Day in the Corps is like a day on the farm, every meal a banquet, every paycheck a fortune, you know, that kind of shit. You know, if if it's something that you don't want, then you're you've stopped listening to the to these episodes. That's that's okay. I'm just saying labor's involved. This is not that much labor, and you're doing you're having huge, mammoth leverage against depleted soils with life raft. It makes sense, and it's going to continue to make sense. Because right now, I wanna read you this piece from John Kempf in Acres USA. And it's called the take half, leave half fallacy.
Now, Jon Kemp before we begin on this one, Jon Kempf wrote this July 1. So he he just wrote this. He's an Amish feller. I think he lives in Ohio or Pennsylvania. He is this he's the founder and president of Advancing Agro no. Hold on. Advancing Ecoagriculture. Advancing Ecoagriculture is I think that's AEA. Advancing Ecoagriculture, I think, is the name of it. He's one of my favorite favorite all time favorite podcast to listen to. It's called Regenerative Agriculture podcast with Jon Kempf, k e m p f. He's highly regarded in regenerative agriculture, if you catch the tongue in cheek meaning of that one.
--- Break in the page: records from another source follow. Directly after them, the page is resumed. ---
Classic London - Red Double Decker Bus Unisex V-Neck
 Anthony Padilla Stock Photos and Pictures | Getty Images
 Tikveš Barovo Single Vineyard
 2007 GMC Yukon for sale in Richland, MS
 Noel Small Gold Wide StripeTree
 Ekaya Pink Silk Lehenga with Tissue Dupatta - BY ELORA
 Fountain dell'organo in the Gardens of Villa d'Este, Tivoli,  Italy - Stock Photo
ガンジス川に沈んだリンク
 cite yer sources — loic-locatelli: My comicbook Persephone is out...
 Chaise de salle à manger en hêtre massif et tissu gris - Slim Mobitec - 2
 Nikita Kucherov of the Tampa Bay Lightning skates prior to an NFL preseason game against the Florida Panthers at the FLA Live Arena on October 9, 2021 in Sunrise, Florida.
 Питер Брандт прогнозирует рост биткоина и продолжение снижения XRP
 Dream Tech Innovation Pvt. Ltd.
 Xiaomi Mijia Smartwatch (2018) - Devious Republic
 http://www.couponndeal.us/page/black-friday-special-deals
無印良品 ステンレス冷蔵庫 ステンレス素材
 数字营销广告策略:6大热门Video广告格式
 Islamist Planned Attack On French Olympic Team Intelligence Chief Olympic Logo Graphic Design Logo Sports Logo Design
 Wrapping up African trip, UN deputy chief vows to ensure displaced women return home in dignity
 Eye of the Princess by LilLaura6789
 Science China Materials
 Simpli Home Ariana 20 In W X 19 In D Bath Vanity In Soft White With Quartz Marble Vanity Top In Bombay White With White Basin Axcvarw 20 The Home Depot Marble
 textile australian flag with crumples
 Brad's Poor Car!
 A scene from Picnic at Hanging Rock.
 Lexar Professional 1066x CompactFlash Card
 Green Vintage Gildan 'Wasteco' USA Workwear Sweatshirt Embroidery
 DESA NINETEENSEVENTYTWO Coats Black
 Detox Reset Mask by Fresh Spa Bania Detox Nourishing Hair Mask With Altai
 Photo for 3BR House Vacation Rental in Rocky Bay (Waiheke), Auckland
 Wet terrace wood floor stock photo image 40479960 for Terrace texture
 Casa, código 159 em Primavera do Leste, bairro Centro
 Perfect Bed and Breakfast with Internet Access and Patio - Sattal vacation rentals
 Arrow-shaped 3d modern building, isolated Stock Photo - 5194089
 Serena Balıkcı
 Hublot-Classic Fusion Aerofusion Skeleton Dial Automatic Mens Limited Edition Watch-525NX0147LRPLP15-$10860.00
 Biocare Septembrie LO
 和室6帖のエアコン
But he has a tendency to be able to piss people straight off because the things that he thinks of is different than the way people that are in farm and ranch have been thinking about things. And the take half, leave half fallacy is gonna be something that really pisses grazers, ranchers, and other folks that are interested in in pasture health is gonna piss them straight off. So let's get into it from John Kemp. A group of dairy and beef producers approached me recently and said, John, we have a problem. We want to improve our soil health, but despite implementing the best intensive rotational grazing practices for twenty or thirty years, we've made no progress in improving our soil organic matter. In fact, we've gone backwards.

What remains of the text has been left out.